RECORDED DATA:

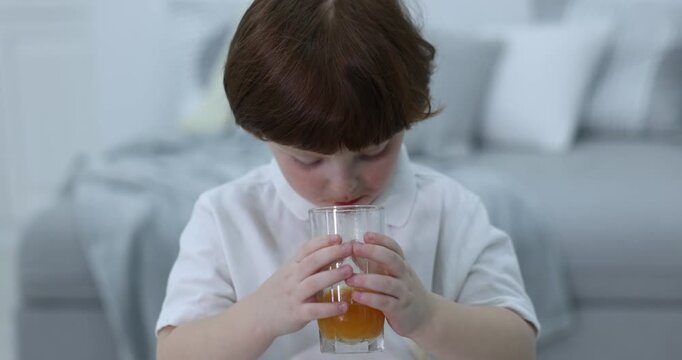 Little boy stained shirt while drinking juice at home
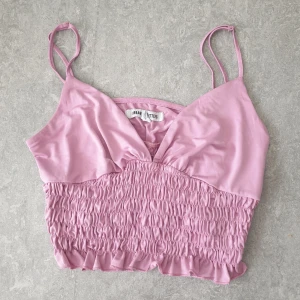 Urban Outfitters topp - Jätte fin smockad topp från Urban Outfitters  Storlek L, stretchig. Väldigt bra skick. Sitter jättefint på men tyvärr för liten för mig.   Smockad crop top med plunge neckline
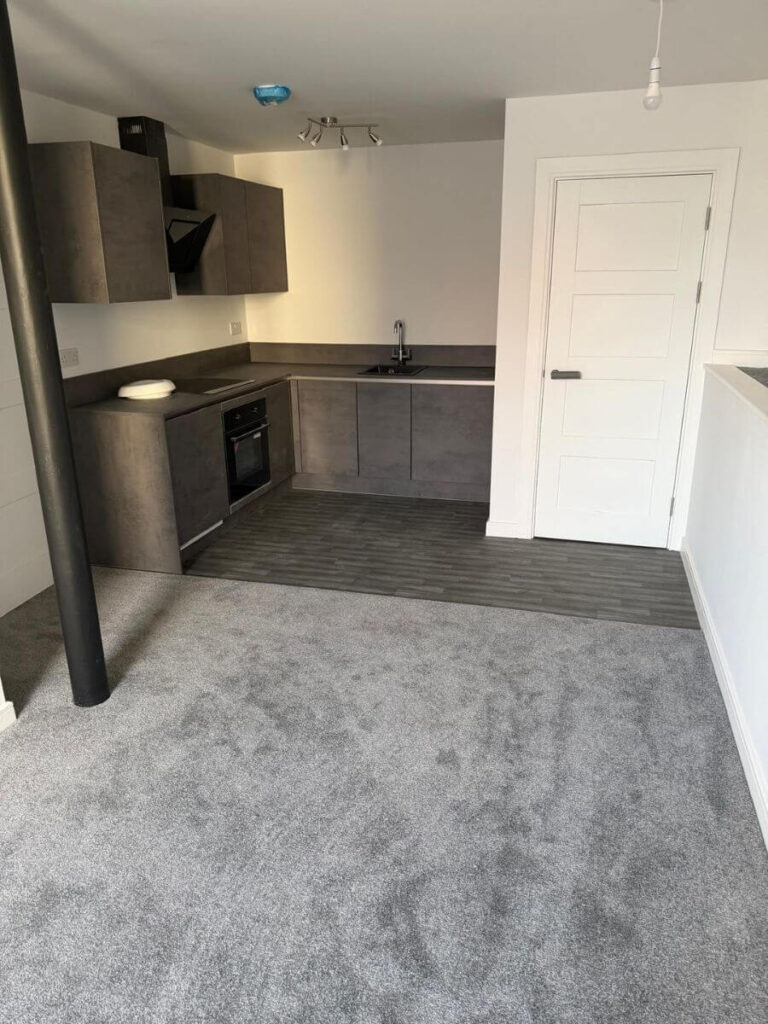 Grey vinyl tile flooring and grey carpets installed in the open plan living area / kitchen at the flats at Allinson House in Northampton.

ACTIVITY:
Only the pictures are to be left out; repeat all other material exactly.

RESULT FOR THIS TASK:
 Little boy stained shirt while drinking juice at home
 Urban Outfitters topp - Jätte fin smockad topp från Urban Outfitters  Storlek L, stretchig. Väldigt bra skick. Sitter jättefint på men tyvärr för liten för mig.   Smockad crop top med plunge neckline
 Grey vinyl tile flooring and grey carpets installed in the open plan living area / kitchen at the flats at Allinson House in Northampton.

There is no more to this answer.